GIVEN PROBLEM. Copy out, word for word, everything from the line containing "How distant from" down to the final one of the lines below.
* * * * *
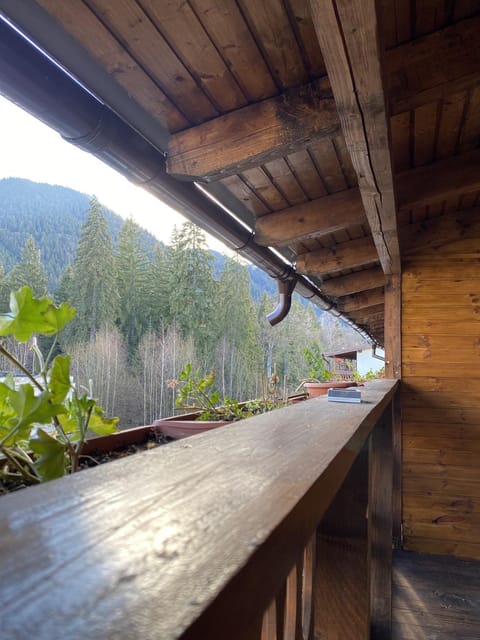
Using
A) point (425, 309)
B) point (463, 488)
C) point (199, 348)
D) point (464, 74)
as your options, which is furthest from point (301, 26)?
point (463, 488)

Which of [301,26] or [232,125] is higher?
[301,26]

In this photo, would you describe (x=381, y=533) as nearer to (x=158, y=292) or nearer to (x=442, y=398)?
(x=442, y=398)

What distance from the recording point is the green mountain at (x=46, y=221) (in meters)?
1.59

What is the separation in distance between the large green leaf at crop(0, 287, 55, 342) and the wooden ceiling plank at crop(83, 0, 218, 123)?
718mm

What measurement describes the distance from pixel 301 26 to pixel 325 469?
1.19 metres

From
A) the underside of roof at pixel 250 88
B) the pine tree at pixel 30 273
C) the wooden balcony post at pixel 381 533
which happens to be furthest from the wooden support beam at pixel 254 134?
the wooden balcony post at pixel 381 533

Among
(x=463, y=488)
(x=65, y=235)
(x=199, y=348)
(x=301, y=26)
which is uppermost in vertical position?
(x=301, y=26)

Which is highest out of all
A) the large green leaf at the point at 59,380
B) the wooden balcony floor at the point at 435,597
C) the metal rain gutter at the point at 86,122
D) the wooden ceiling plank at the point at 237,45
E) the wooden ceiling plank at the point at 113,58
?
the wooden ceiling plank at the point at 237,45

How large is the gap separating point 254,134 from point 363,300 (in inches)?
148

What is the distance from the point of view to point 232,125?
1.49 meters

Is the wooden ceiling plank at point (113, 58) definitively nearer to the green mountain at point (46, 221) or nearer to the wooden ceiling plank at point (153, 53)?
the wooden ceiling plank at point (153, 53)

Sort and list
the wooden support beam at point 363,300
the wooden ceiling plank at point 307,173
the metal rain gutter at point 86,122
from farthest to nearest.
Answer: the wooden support beam at point 363,300
the wooden ceiling plank at point 307,173
the metal rain gutter at point 86,122

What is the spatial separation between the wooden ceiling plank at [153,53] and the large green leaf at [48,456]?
0.98 meters

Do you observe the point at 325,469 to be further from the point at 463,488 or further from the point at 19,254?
the point at 463,488
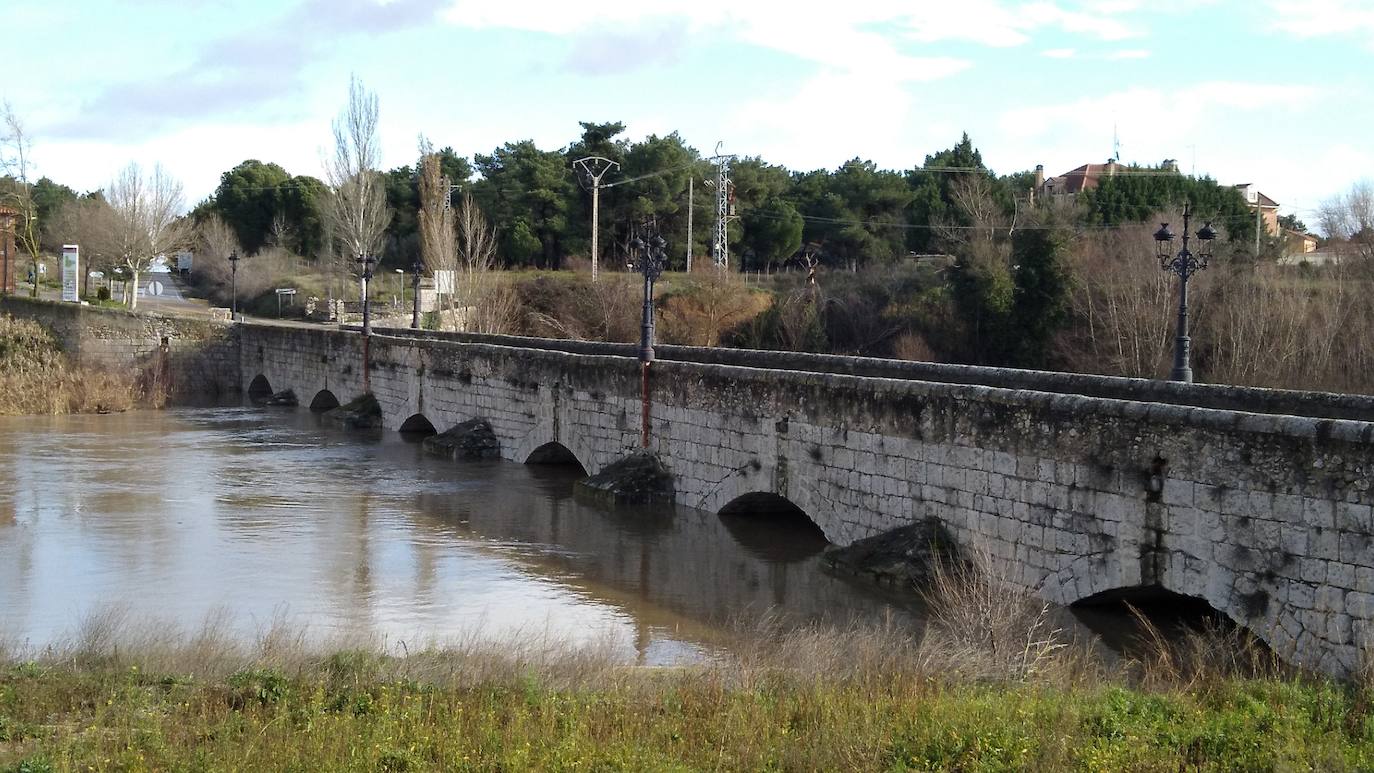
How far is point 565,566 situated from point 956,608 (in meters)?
5.85

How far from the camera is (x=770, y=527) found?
648 inches

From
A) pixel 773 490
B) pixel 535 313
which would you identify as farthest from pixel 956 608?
pixel 535 313

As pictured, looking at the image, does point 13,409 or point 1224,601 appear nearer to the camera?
point 1224,601

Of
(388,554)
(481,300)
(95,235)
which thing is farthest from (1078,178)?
(388,554)

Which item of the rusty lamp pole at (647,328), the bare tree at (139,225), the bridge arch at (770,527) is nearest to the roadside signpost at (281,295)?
the bare tree at (139,225)

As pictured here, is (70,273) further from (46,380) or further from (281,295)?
(281,295)

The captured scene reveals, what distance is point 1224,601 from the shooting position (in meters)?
9.41

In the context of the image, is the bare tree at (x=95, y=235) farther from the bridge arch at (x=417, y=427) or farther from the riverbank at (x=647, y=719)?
the riverbank at (x=647, y=719)

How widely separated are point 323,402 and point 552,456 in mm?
12816

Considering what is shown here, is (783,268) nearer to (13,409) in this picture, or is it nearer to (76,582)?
(13,409)

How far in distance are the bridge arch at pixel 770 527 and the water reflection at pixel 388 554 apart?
0.16 ft

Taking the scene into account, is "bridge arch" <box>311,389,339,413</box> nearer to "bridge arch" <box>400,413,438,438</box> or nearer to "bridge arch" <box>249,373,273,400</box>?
"bridge arch" <box>249,373,273,400</box>

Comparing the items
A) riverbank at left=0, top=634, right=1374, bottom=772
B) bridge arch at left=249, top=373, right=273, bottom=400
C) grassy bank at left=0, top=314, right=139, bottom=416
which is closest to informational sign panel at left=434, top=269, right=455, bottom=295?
bridge arch at left=249, top=373, right=273, bottom=400

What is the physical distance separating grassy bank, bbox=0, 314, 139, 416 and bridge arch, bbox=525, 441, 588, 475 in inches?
600
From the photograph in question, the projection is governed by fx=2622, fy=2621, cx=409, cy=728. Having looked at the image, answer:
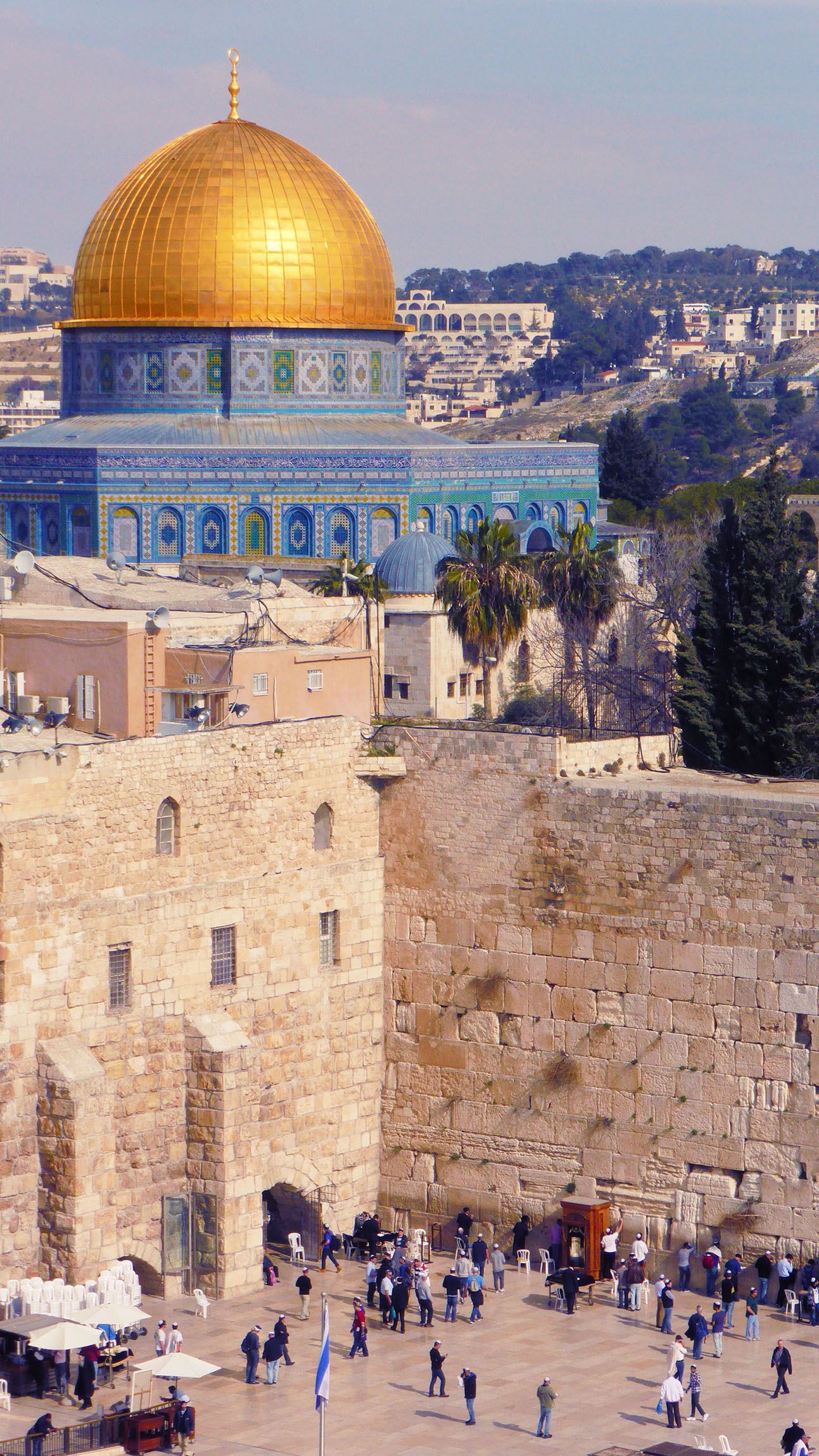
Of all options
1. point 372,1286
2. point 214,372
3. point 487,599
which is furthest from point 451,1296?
point 214,372

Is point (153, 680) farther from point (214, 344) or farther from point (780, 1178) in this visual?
point (214, 344)

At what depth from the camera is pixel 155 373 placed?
43.5 m

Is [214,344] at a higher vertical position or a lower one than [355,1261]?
higher

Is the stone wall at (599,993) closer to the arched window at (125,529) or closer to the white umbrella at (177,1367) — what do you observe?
the white umbrella at (177,1367)

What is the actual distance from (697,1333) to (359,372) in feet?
84.8

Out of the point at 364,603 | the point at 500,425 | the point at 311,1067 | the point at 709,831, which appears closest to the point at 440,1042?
the point at 311,1067

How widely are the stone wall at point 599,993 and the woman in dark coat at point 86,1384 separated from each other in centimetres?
536

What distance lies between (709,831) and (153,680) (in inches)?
207

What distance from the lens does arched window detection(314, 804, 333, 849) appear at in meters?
23.8

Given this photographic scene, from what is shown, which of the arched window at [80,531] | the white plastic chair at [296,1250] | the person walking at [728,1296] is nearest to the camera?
the person walking at [728,1296]

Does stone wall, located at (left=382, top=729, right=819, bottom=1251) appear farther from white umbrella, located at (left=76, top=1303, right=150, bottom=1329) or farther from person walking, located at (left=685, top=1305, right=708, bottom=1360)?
white umbrella, located at (left=76, top=1303, right=150, bottom=1329)

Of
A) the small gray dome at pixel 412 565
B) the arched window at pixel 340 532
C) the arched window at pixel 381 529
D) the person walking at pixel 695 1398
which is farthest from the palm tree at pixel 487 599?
the person walking at pixel 695 1398

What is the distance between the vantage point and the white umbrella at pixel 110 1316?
1991cm

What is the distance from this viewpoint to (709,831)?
22.4m
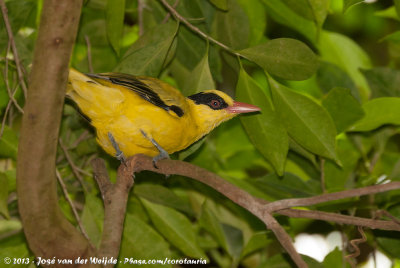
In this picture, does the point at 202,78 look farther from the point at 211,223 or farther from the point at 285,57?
the point at 211,223

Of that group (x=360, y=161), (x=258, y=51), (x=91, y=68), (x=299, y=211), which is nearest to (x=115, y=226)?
(x=299, y=211)

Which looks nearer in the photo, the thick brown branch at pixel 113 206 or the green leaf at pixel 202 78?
the thick brown branch at pixel 113 206

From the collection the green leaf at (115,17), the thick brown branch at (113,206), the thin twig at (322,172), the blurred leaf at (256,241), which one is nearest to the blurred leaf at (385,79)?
the thin twig at (322,172)

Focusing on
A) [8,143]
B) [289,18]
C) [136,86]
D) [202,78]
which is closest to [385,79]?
[289,18]

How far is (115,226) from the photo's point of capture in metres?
2.50

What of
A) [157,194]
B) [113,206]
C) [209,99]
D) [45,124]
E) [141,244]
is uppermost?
[45,124]

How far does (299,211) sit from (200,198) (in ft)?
5.28

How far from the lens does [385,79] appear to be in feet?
11.5

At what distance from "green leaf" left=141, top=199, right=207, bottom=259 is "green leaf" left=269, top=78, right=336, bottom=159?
81 centimetres

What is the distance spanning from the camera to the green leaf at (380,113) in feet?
10.2

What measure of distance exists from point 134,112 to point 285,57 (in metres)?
0.83

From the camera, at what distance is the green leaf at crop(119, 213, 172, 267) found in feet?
9.93

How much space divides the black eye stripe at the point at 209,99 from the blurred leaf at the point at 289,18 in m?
0.60

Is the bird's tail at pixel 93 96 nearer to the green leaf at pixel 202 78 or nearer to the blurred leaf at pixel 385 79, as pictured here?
the green leaf at pixel 202 78
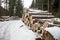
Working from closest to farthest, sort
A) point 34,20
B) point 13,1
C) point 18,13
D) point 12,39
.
→ 1. point 12,39
2. point 34,20
3. point 13,1
4. point 18,13

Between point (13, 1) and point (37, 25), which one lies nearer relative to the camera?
point (37, 25)

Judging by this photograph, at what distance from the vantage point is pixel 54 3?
2120 cm

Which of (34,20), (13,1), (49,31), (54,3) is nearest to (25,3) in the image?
(13,1)

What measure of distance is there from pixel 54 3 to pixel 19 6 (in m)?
27.0

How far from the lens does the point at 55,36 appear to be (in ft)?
19.1

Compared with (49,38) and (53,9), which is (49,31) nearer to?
(49,38)

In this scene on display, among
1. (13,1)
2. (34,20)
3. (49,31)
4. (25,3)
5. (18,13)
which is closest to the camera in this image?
(49,31)

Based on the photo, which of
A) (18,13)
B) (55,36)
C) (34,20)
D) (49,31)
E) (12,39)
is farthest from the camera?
(18,13)

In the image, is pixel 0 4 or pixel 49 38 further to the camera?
pixel 0 4

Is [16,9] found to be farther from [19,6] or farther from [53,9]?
[53,9]

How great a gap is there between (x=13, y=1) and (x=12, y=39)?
34409 millimetres

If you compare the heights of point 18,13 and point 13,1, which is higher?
point 13,1

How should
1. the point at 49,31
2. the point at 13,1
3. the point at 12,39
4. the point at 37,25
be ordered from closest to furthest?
the point at 49,31, the point at 12,39, the point at 37,25, the point at 13,1

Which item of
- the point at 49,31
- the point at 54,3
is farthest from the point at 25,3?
the point at 49,31
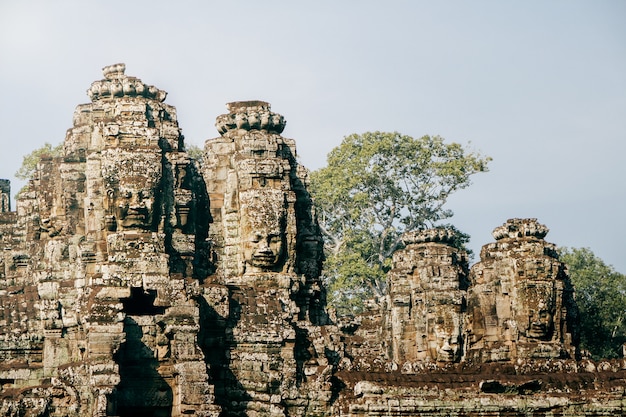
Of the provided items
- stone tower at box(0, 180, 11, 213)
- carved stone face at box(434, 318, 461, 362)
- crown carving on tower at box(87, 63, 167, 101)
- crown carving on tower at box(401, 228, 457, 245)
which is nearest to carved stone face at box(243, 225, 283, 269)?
crown carving on tower at box(87, 63, 167, 101)

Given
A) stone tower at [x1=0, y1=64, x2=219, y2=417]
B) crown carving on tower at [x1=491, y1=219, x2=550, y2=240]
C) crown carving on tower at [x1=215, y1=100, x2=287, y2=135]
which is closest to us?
stone tower at [x1=0, y1=64, x2=219, y2=417]

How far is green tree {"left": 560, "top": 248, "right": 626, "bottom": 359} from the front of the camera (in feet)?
182

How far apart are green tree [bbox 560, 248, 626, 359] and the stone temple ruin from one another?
11.2m

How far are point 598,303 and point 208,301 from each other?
84.6ft

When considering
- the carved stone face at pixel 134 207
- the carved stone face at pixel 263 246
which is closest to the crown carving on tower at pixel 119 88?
the carved stone face at pixel 134 207

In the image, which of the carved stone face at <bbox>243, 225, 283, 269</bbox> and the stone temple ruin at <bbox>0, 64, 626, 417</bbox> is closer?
the stone temple ruin at <bbox>0, 64, 626, 417</bbox>

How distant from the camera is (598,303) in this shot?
58.9 metres

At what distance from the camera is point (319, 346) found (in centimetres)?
3719

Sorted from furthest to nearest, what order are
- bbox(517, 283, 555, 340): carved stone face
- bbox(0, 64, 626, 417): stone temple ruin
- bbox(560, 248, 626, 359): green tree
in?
bbox(560, 248, 626, 359): green tree → bbox(517, 283, 555, 340): carved stone face → bbox(0, 64, 626, 417): stone temple ruin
* * * * *
EXERCISE ANSWER.
How distant from the camera is (598,303) in this shot?
58.9 metres

At what distance from the camera is point (319, 346) found (in centimetres)?
3719

Sorted from furthest to nearest, what order are
- bbox(517, 283, 555, 340): carved stone face
- bbox(0, 64, 626, 417): stone temple ruin
- bbox(560, 248, 626, 359): green tree
in?
bbox(560, 248, 626, 359): green tree → bbox(517, 283, 555, 340): carved stone face → bbox(0, 64, 626, 417): stone temple ruin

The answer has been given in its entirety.